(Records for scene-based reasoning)
-=-=-=-=-

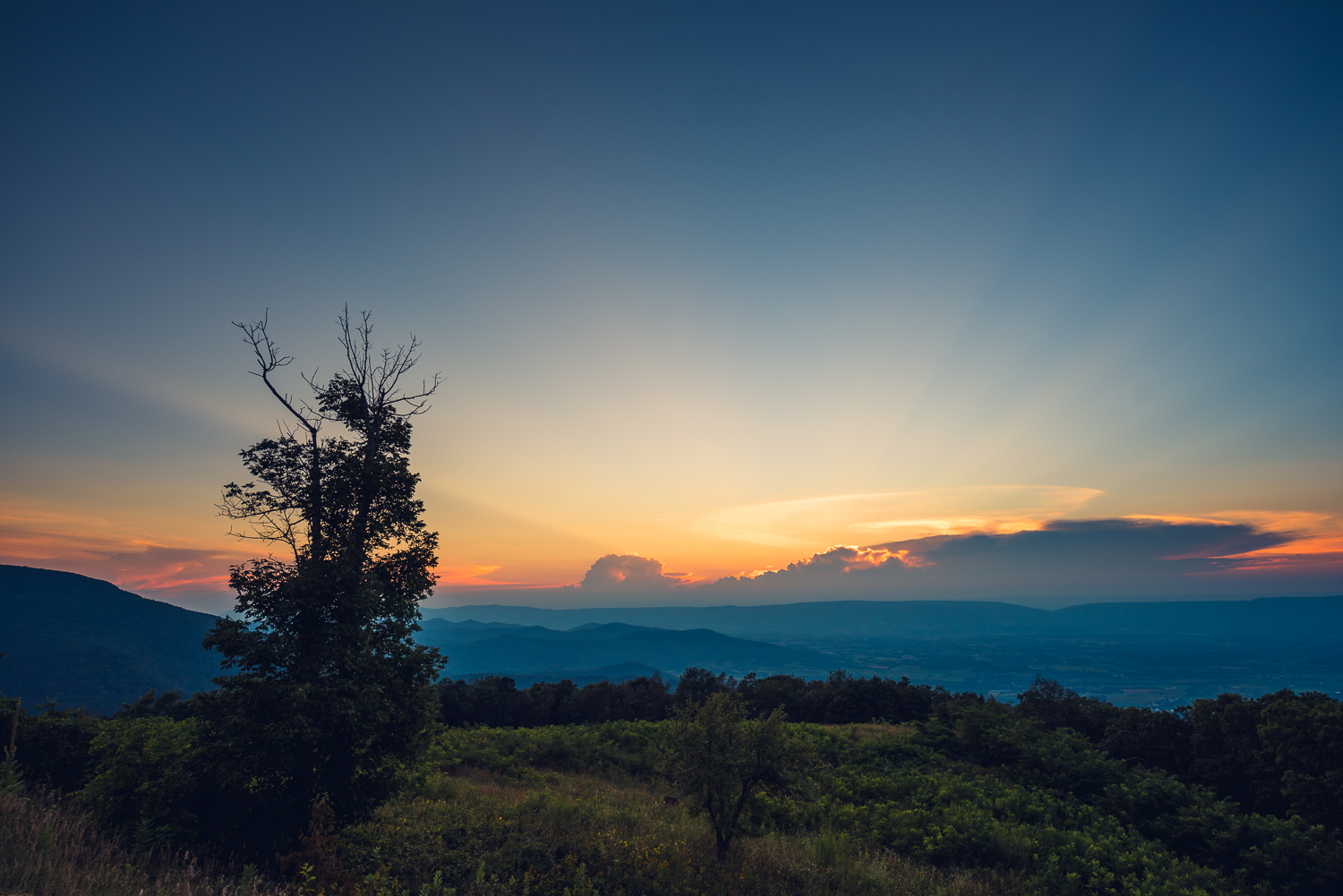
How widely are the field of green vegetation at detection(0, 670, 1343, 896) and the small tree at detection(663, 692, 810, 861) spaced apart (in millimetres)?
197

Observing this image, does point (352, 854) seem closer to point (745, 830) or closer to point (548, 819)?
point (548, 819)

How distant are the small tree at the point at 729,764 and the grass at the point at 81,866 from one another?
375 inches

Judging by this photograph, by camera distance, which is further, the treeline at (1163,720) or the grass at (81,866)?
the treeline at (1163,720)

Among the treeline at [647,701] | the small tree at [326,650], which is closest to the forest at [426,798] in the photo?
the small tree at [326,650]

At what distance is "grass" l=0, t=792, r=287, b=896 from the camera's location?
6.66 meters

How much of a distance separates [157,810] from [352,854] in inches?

-=-=-=-=-

Output each line of the items above as a JSON list of strings, one string per line, with blank lines skipped and the pictures left out.

> [TASK RESPONSE]
[
  "How widely are the field of green vegetation at detection(0, 670, 1343, 896) and the small tree at detection(663, 692, 810, 861) spaced apart (in millimetres)?",
  "197",
  "Observing this image, does point (352, 854) seem closer to point (745, 830) or closer to point (548, 819)?",
  "point (548, 819)",
  "How distant are the small tree at the point at 729,764 and the grass at the point at 81,866 from one another?",
  "375 inches",
  "Judging by this photograph, by camera distance, which is further, the treeline at (1163,720) or the grass at (81,866)?",
  "the treeline at (1163,720)",
  "Among the treeline at [647,701] | the small tree at [326,650], which is closest to the forest at [426,798] in the photo?",
  "the small tree at [326,650]",
  "At what distance is \"grass\" l=0, t=792, r=287, b=896 from the camera's location?",
  "6.66 meters",
  "How much of a distance separates [157,810] from [352,854] in inches?"
]